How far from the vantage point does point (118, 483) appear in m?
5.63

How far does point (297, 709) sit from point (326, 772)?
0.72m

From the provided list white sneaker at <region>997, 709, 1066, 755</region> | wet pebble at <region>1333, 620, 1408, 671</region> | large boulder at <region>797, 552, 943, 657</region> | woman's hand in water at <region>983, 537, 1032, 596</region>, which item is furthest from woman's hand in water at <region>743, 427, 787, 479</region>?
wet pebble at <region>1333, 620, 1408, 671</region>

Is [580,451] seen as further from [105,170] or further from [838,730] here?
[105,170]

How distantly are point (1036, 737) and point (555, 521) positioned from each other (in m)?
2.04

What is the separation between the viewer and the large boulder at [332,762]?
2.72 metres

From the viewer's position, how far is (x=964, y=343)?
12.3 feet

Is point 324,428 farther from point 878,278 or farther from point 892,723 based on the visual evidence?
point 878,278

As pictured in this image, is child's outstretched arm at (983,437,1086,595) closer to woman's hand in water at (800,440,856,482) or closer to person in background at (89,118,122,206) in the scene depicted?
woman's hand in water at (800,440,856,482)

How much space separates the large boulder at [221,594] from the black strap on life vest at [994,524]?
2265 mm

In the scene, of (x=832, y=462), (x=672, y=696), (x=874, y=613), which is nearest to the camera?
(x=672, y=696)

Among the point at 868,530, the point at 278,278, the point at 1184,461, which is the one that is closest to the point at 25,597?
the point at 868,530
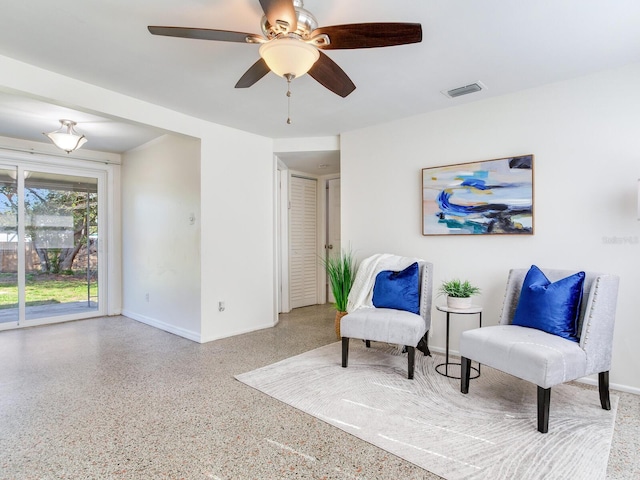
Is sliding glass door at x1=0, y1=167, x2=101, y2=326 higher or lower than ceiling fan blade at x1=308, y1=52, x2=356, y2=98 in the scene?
lower

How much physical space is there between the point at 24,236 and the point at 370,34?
502cm

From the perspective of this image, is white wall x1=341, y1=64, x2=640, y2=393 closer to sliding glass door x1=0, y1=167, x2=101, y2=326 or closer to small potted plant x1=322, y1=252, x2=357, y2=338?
small potted plant x1=322, y1=252, x2=357, y2=338

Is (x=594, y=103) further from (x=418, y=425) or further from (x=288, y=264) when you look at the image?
(x=288, y=264)

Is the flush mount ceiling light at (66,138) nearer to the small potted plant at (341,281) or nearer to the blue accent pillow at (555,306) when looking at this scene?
the small potted plant at (341,281)

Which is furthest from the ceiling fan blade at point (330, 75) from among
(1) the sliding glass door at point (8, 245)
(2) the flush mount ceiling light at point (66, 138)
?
(1) the sliding glass door at point (8, 245)

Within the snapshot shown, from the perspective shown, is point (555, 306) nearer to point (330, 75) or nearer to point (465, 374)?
point (465, 374)

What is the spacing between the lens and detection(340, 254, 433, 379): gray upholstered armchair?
2785mm

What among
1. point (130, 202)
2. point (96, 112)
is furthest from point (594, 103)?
point (130, 202)

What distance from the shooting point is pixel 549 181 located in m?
2.89

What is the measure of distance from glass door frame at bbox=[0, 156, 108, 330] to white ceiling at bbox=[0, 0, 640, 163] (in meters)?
1.23

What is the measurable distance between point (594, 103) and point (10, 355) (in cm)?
555

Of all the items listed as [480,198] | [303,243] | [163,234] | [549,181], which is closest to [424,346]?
[480,198]

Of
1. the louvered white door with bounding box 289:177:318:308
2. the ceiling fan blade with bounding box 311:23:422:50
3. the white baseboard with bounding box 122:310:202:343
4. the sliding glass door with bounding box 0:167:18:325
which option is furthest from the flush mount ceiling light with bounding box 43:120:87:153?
the ceiling fan blade with bounding box 311:23:422:50

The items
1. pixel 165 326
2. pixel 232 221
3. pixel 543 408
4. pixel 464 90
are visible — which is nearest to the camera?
pixel 543 408
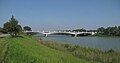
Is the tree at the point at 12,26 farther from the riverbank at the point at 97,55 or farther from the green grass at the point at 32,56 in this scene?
the green grass at the point at 32,56

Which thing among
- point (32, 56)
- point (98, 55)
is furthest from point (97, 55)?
point (32, 56)

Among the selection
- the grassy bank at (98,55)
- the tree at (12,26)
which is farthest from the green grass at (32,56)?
the tree at (12,26)

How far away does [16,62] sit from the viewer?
18.3 m

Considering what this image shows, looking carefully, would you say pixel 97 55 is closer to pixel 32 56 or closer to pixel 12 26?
pixel 32 56

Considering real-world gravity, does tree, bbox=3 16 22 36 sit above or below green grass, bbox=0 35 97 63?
above

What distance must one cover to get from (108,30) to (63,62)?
137432mm

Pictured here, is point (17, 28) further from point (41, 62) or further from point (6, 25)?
point (41, 62)

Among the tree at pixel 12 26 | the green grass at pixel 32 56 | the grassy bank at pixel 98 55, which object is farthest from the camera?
the tree at pixel 12 26

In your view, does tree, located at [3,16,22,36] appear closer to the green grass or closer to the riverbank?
the riverbank

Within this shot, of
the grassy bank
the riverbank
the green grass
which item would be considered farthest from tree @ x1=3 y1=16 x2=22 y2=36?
the green grass

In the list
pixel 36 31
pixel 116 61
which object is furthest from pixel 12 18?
pixel 36 31

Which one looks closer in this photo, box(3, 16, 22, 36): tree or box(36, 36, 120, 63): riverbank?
box(36, 36, 120, 63): riverbank

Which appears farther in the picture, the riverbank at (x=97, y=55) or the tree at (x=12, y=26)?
the tree at (x=12, y=26)

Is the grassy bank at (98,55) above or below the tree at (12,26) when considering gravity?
below
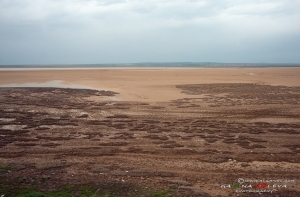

+ + + + +

» PROBLEM TO WORK ON
Locate every line in the entries above that contains the string "glass" and copy each of those lines.

» COMPLETED TASK
Is sliding glass door at x1=0, y1=167, x2=101, y2=326 higher or lower than ceiling fan blade at x1=308, y1=52, x2=356, y2=98 in the scene?
From the perspective of this image, is white wall x1=341, y1=64, x2=640, y2=393 closer to sliding glass door x1=0, y1=167, x2=101, y2=326 or closer to small potted plant x1=322, y1=252, x2=357, y2=338?
(1) the sliding glass door at point (8, 245)
(1) the sliding glass door at point (8, 245)
What is the measure of distance from glass door frame at bbox=[0, 156, 108, 330] to white ceiling at bbox=[0, 0, 640, 163] (in meters)?
4. the sliding glass door with bounding box 0:167:18:325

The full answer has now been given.